> DETAILS OPGAVE: Neem het deel van de records dat begint bij de regel met "Given the list" en doorloopt tot het einde van de records opnieuw over. Verander daarbij "furthest" in "farthest" en laat al het andere ongewijzigd.

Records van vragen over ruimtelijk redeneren

○ ○ ○

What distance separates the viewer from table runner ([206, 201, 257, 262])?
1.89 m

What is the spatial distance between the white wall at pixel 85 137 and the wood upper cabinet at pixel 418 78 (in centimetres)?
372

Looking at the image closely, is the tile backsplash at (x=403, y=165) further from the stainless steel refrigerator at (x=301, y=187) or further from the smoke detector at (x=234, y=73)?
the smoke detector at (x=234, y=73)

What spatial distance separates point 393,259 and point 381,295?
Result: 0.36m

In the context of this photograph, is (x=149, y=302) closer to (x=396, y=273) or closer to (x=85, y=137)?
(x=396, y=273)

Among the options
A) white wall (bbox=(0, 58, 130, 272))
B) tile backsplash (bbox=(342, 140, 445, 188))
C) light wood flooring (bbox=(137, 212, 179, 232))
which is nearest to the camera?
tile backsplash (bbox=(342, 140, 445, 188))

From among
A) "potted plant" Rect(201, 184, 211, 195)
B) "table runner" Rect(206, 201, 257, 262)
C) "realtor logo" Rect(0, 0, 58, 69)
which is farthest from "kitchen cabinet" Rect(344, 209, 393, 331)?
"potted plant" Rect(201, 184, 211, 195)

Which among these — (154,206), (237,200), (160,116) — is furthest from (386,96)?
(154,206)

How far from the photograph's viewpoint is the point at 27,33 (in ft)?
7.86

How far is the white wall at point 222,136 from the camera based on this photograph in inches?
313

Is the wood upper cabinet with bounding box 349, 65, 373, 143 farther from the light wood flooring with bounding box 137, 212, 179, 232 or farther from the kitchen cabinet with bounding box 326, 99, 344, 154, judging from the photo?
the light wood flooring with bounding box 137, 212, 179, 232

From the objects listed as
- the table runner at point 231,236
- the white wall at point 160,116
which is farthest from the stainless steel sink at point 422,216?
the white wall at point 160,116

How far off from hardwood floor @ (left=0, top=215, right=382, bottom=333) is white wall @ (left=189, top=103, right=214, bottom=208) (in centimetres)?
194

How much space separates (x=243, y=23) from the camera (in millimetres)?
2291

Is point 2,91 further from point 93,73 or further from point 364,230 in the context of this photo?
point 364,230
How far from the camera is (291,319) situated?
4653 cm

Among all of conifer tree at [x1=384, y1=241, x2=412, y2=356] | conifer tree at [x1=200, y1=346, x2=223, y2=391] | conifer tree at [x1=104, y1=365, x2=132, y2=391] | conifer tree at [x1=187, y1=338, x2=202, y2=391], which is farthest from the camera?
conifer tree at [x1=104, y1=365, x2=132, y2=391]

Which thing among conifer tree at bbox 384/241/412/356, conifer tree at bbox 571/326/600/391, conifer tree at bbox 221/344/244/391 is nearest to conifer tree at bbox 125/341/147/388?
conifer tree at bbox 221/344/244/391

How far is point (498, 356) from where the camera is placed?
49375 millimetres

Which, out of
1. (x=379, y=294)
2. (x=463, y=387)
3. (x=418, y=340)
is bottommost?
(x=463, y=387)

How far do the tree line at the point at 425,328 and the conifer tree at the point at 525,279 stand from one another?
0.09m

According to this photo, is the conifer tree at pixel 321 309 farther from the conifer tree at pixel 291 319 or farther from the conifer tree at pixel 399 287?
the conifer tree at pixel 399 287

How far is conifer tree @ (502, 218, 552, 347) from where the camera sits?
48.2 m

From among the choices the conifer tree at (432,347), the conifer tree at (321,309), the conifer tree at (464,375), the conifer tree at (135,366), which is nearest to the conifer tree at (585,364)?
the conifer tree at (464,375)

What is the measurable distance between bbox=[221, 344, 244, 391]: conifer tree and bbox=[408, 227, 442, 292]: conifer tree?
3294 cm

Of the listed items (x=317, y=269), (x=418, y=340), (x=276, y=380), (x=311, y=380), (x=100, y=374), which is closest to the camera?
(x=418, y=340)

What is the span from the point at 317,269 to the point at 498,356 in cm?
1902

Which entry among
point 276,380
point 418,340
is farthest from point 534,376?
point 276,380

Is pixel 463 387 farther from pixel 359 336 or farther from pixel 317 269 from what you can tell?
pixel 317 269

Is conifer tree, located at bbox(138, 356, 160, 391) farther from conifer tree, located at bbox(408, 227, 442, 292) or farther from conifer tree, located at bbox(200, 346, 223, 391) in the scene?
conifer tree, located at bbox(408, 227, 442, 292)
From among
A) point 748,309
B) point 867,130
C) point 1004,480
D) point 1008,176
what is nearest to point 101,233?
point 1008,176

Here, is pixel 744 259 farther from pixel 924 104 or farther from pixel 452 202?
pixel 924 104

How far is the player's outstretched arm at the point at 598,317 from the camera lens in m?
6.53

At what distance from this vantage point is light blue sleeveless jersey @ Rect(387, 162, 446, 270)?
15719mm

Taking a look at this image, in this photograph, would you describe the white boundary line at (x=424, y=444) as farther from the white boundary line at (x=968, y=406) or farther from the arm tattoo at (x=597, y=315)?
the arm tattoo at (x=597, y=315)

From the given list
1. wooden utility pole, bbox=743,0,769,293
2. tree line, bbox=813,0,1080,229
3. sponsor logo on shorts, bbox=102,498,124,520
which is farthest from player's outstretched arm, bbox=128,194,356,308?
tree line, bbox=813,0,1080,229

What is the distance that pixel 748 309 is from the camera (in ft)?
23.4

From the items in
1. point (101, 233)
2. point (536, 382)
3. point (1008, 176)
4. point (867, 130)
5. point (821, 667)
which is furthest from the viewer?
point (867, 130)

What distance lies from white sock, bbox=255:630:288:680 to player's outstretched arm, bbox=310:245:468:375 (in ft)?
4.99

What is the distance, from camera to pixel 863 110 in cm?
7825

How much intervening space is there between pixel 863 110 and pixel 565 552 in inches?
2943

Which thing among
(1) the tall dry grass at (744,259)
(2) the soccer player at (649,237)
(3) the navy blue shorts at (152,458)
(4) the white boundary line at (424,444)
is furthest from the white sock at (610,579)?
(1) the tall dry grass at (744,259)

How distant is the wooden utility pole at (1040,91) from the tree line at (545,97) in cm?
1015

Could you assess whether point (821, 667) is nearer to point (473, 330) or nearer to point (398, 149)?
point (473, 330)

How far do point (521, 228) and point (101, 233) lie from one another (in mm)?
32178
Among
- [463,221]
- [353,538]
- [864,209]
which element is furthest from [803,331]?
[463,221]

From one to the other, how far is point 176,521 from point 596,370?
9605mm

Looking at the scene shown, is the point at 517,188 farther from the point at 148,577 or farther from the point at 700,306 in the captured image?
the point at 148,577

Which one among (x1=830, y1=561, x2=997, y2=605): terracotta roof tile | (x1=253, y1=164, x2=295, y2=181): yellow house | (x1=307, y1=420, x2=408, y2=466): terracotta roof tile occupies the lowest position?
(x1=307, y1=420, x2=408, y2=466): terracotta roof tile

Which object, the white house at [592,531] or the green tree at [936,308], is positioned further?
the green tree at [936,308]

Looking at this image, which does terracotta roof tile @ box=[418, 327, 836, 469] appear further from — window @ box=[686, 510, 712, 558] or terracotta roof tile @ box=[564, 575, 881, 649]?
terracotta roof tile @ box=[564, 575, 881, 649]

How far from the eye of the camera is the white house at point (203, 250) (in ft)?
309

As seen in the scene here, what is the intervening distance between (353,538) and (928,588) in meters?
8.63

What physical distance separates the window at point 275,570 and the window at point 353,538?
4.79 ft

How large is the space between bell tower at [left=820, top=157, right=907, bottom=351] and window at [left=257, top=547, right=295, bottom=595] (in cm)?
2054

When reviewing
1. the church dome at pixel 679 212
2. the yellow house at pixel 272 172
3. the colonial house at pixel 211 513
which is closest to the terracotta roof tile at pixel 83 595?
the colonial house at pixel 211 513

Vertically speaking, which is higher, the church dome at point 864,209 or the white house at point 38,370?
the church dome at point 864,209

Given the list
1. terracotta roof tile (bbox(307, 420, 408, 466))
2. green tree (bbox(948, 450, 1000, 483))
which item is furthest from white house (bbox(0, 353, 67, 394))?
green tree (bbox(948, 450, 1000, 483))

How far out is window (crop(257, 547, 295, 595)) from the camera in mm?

○ ○ ○

> VERWACHT ANTWOORD:
Given the list
1. terracotta roof tile (bbox(307, 420, 408, 466))
2. green tree (bbox(948, 450, 1000, 483))
which item is farthest from white house (bbox(0, 353, 67, 394))?
green tree (bbox(948, 450, 1000, 483))

How far out is window (crop(257, 547, 295, 595)) from the camera in mm?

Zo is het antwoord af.